— … me voici de retour, au moins pour un temps. Voyons, où en étais-je ? Quelqu’un s’en souvient-il ?
Il n’y avait plus de chocs. Il avait le sentiment que c’était fini pour le moment.
— Attendez ! J’ai un voyant rouge qui s’allume. On m’appelle d’en bas. Ne quittez pas l’écoute.
Il choisit une bobine dans la musicothèque, puis alla la poser sur le magnétophone.
— On me réclame Bei mir bist du schön, dit-il avec une sombre satisfaction en songeant à leur effarement. Sidérant, hein ?
Non, vous ne pigez pas, songea-t-il. Et par les Andrews Sisters, en plus. Dangerfield riposte ! Souriant, il déclencha l’appareil.
Edie Keller, parcourue de frissons délicieux, observait le ver qui rampait lentement sur le sol. Elle avait la certitude que son frère était dedans.
Car, au fond de son ventre, à présent, c’était la mentalité du ver qui l’habitait. Elle percevait sa voix monotone. Cela faisait : « Boum-boum-boum », en écho à des processus biologiques élémentaires.
— Sors de moi, ver de terre ! dit-elle en riant.

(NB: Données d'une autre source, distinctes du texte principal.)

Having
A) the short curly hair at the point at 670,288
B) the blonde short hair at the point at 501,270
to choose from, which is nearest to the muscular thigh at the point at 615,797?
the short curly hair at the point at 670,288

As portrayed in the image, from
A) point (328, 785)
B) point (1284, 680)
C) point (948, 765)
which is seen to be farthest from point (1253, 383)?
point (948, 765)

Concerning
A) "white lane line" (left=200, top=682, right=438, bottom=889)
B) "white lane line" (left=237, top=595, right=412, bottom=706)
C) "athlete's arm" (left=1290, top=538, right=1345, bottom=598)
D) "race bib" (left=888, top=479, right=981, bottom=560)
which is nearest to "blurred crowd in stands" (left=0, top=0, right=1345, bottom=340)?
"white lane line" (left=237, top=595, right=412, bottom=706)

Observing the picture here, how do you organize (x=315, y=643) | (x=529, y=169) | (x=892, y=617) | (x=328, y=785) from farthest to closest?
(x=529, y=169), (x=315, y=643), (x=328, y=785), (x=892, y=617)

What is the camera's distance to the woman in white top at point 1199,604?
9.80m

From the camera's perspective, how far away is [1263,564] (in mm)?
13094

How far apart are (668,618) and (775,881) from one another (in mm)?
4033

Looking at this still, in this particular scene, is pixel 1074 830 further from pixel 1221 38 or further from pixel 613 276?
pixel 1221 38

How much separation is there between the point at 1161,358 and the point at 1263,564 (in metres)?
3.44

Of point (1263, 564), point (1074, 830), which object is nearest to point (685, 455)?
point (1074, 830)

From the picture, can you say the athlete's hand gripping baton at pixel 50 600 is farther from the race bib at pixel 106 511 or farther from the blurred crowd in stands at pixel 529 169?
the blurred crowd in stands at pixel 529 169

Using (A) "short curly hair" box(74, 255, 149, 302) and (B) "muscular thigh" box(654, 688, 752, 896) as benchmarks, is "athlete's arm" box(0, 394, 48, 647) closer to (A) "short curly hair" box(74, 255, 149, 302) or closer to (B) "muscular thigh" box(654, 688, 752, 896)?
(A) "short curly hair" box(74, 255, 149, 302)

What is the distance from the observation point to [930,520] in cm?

Que pensait le ver de sa nouvelle existence ? Était-il aussi stupéfait que Bill l’était sans doute ? Il faut que je garde l’œil sur lui, se dit-elle, pensant à la créature qui se tortillait par terre. Il pourrait se perdre.
— Bill, dit-elle en se penchant sur lui, tu es drôle. Tu es tout rouge, tout long ; tu ne savais pas ?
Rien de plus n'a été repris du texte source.